Posted: 16 May 2026 17:51
by MarkusK33
Hi all,

Long-time HxD user here, the usual mix of malware sample peeking, undocumented file format reverse engineering, and the occasional disk recovery side quest. Over the last six months I've been trying to fold various AI assistants into that workflow and figured I'd ask what other people are doing.

A few observations from my experiments with ChatGPT, Claude, Gemini and Copilot Chat:

- Short hex snippets pasted inline: handled fine, models can usually spot common headers (PE/MZ, ELF, ZIP local headers, PDF signatures).
- Anything past a few KB: context window collapses, output becomes guesswork dressed up as confidence.
- Pattern recognition on ASCII strings inside binaries: surprisingly useful, especially for guessing obfuscation schemes.
- File format guessing from magic bytes plus the first 256 bytes of structure: mixed results. Works on common formats, useless on niche proprietary ones.
- Asking the model to write a 010 template or Kaitai struct from a hex dump: occasionally usable as a starting point.

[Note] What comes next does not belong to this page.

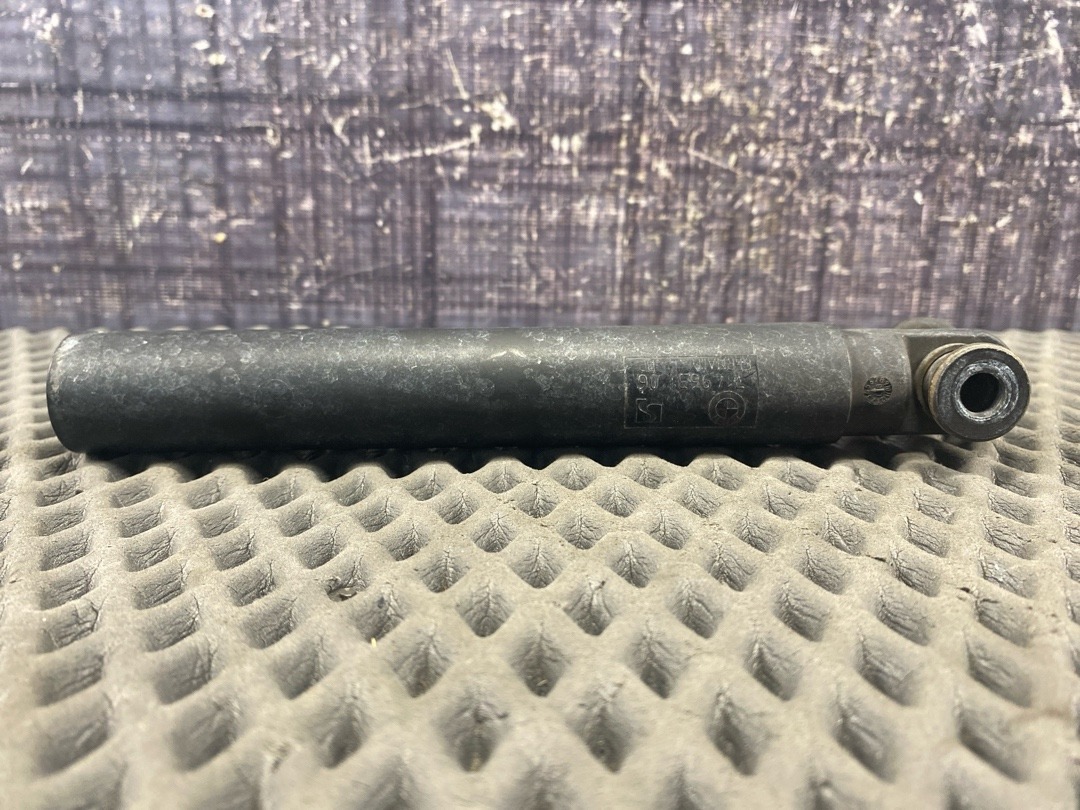 Амортизатор багажника, 820 рублей, Красноярск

What hurts the most for serious work isn't accuracy, it's persistence. Every session you have to re-explain the project, the file structure you've already mapped, the constraints. I've been reading a comparison site for conversational KI tools recently that benchmarks several of them on long-context retention and memory across sessions. The differences are bigger than I expected, and that's the actual bottleneck for analysis work in my experience.

Curious if anyone here has settled on a specific model for hex / RE work, and whether you script around it (custom system prompts, retrieval-augmented setups, anything) or just live with the context window limits. Also interested in war stories where the AI confidently led you down a completely wrong rabbit hole.